[Task item]
An exact transcription of the entries is required, with no images included.

=-=-=

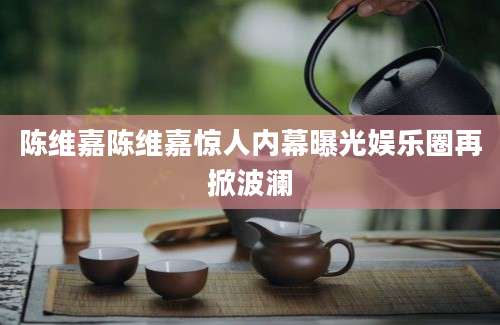 陈维嘉陈维嘉惊人内幕曝光娱乐圈再掀波澜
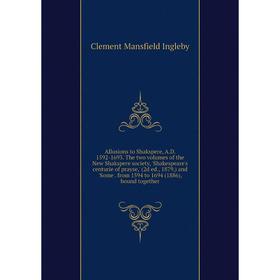 

Книга Allusions to Shakspere, A.D. 1592-1693. The two volumes of the New Shakspere society, 'Shakespeare's centurie of prayse,' (2d ed., 1879,) and 'S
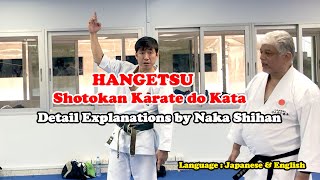 Hangetsu  Shotokan Karate do Kata  Very Detailed Explanations By Naka Shihan [upl. by Lluj]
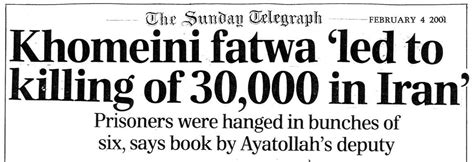 The Sunday Telegraph Khomeini Fatwa Led To Killing Of 30000 In Iran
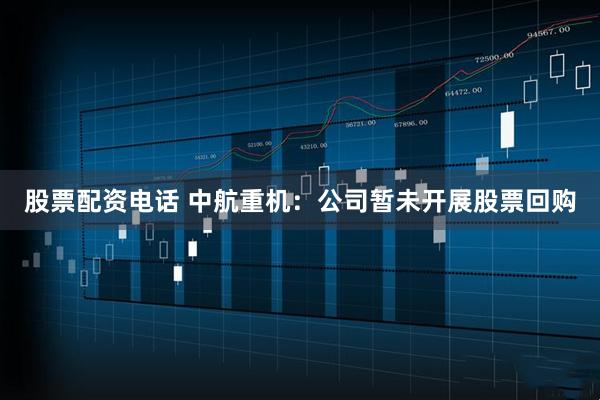 股票配资电话 中航重机：公司暂未开展股票回购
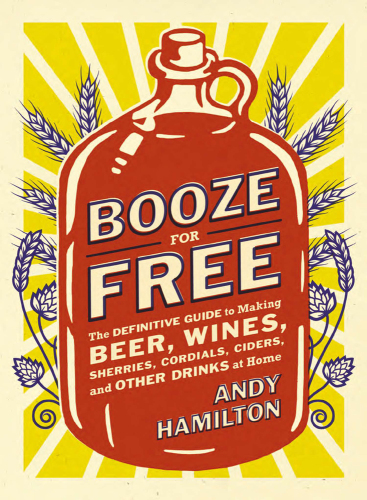 Booze for Free: The Definitive Guide to Making Beer, Wines, Cocktail Bases, Ciders, and Other Drinks at Home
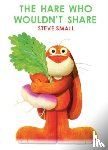 Small, Steve - The Hare Who Wouldn't Share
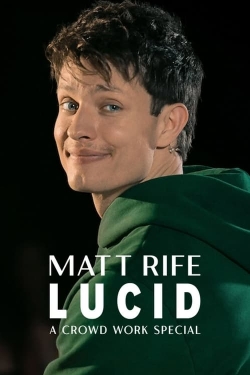 Matt Rife: Lucid - A Crowd Work Special-stream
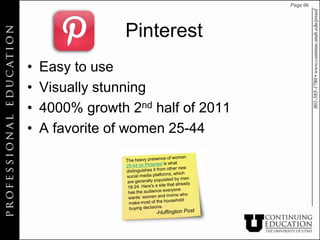Page 66




                 Pinterest
•   Easy to use
•   Visually stunning
•   4000% growth 2nd half of 2011
•   A favorite of women 25-44
 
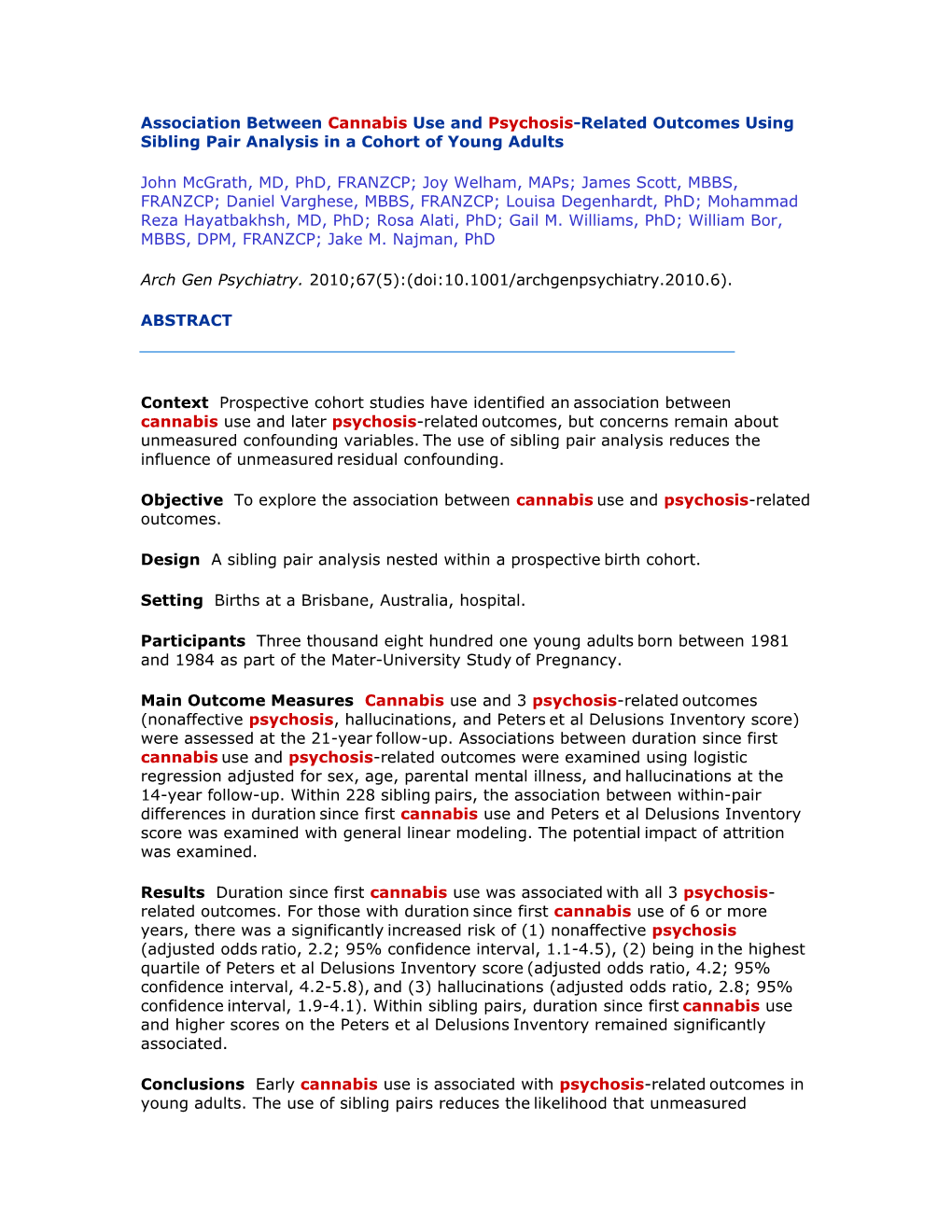 Association Between Cannabis Use and Psychosis-Related Outcomes Using Sibling Pair Analysis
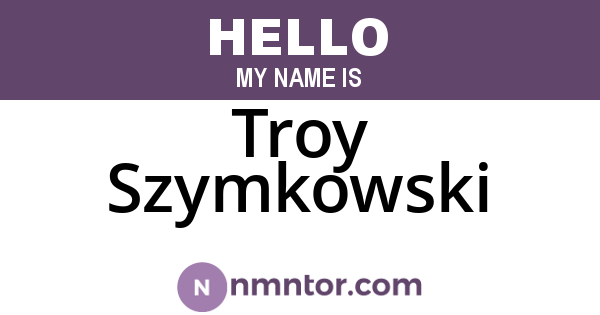 Troy Szymkowski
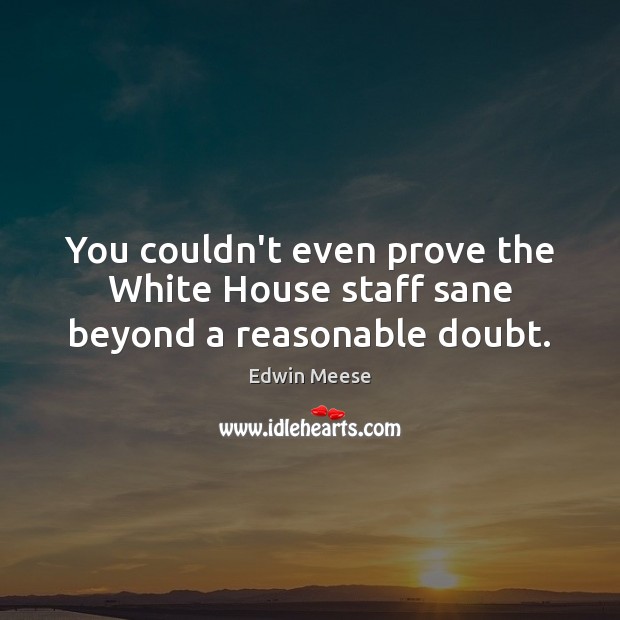 You couldn’t even prove the White House staff sane beyond a reasonable doubt. Edwin Meese Picture Quote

=-=-=

[Your response]
 陈维嘉陈维嘉惊人内幕曝光娱乐圈再掀波澜

Книга Allusions to Shakspere, A.D. 1592-1693. The two volumes of the New Shakspere society, 'Shakespeare's centurie of prayse,' (2d ed., 1879,) and 'S
 Hangetsu  Shotokan Karate do Kata  Very Detailed Explanations By Naka Shihan [upl. by Lluj]
 The Sunday Telegraph Khomeini Fatwa Led To Killing Of 30000 In Iran
 股票配资电话 中航重机：公司暂未开展股票回购
 Booze for Free: The Definitive Guide to Making Beer, Wines, Cocktail Bases, Ciders, and Other Drinks at Home
 Small, Steve - The Hare Who Wouldn't Share
 Matt Rife: Lucid - A Crowd Work Special-stream
Page 66




                 Pinterest
•   Easy to use
•   Visually stunning
•   4000% growth 2nd half of 2011
•   A favorite of women 25-44
 
 Association Between Cannabis Use and Psychosis-Related Outcomes Using Sibling Pair Analysis
 Troy Szymkowski
 You couldn’t even prove the White House staff sane beyond a reasonable doubt. Edwin Meese Picture Quote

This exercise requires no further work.